Reginaldo, agora com 24 anos, exibia uma paz que contrastava com o jovem cabisbaixo que deixara o morro quatro
anos antes. Ele era outro: pedreiro formado, quase mestre de obras, com uma família que o ancorava. Sentado ao
lado de Aninha, ele olhava para o bar com um misto de gratidão e alívio, sentindo que, finalmente, a vida lhe
devolvera algo bonito.
Mas a festa ganhou um tom agridoce quando Rosário apareceu na porta do bar. Aos 26 anos, grávida de Cassiano,
seu segundo filho com Teobaldo, ela entrou hesitante, o barrigão à mostra sob um vestido simples. Seus olhos,
outrora cheios de fogo e desafio, agora carregavam uma sombra de cansaço e arrependimento. Teobaldo, fiel à sua
fama, continuava o mesmo cafajeste, sumindo por semanas, deixando Rosário com Renato, de dois anos, e agora
com outro filho a caminho. Ela tentou sorrir, cumprimentar Mariana e José, mas não teve coragem de encarar
Reginaldo.
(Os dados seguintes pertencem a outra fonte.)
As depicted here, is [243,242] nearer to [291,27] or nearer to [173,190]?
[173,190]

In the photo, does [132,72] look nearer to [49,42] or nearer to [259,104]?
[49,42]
O peso das palavras que jogara nele anos atrás – “fracassado”, “homem inferior” – ainda pairava entre
eles, como um eco que o samba da jukebox parecia amplificar.
Antenor Risadinha, sempre o mestre em quebrar silêncios incômodos, colocou “Tendência” na jukebox e deu uma
piscadela para José. “Essa é pro clima, Zé! Pro morro, pras histórias, pras voltas que a vida dá!” Ele riu, mas todos na
mesa sentiram o peso da canção. Reginaldo, em especial, ouvia os versos com atenção, e seus olhos, serenos mas
firmes, se fixaram em Rosário. “Você entrou na minha vida / Usou e abusou, fez o que quis / Agora se desespera,
dizendo que é infeliz”. As palavras eram como uma faca afiada, mas Reginaldo não as cantava com ódio. Era uma
vingança suave, agridoce, como se dissesse: “Eu venci, Rosário. Não por te ver sofrer, mas por ter encontrado minha
paz.”
Rosário, sentindo o impacto dos versos, baixou o olhar. As lágrimas começaram a se formar, e ela murmurou um
“parabéns, Reginaldo” quase inaudível antes de se levantar, alegando que precisava voltar para casa. José Pinheiro,
observando a filha sair do bar, riu sem jeito, um riso que escondia a dor. “Essa menina… eu avisei, comadre,” disse
ele a Mariana, tomando um gole de cerveja. “Falei que o Teobaldo era o moinho que ia triturar os sonhos dela. Mas
ela tá pagando pra aprender. O Renato e esse Cassiano que vem aí… eles são a luz dela, mas o caminho tá torto.
Mariana, com a sabedoria de quem já sofreu muito, pôs a mão no ombro de José. “Zé, deixa ela. A Rosário é
teimosa, mas é forte. Um dia ela vai se redimir, como diz a música. E tu vai estar lá pra ajudar, como eu estive pro
meu Reginaldo.” Ela olhou para o filho, que conversava com Aninha, rindo de algo que Teodoro fazia no sono. “Olha
meu menino, Zé. Ele saiu daqui quebrado, mas voltou inteiro. A vida dá voltas.”
Antenor, sempre o palhaço da roda, levantou o copo. “Um brinde ao Reginaldo, que mostrou que é homem de
verdade! E à Aninha, que trouxe a alvorada pra ele!” Todos riram, mas José ficou pensativo, o coração dividido entre
a alegria pelo amigo e a preocupação com Rosário. Lá fora, a noite do Morro da Conceição seguia seu ritmo, e a
jukebox, incansável, continuava a contar as histórias do morro, enquanto Rosário caminhava para casa, as lágrimas
caindo e a incerteza sobre Teobaldo pesando mais que nunca. No bar, Reginaldo, com Aninha ao seu lado e
Teodoro no colo, sentia que, pela primeira vez, a música falava de vitória, não de dor. “Se precisar pode me
procurar”, dizia a canção, mas Reginaldo sabia: ele não precisava mais olhar para trás.
Morro da Conceição - 2010.
" É impossível nesta primavera, eu sei
Impossível, pois longe, estarei
Mas pensando em nosso amor,
amor sincero
Ai, se eu tivesse autonomia
Se eu pudesse, gritaria
Não vou, não quero
Escravizaram assim, um pobre coração
É necessário a nova abolição
Pra trazer de volta a minha liberdade
Se eu pudesse, gritaria, amor
Se eu pudesse, brigaria, amor
Não vou, não quero
(Ah...se eu tivesse autonomia...)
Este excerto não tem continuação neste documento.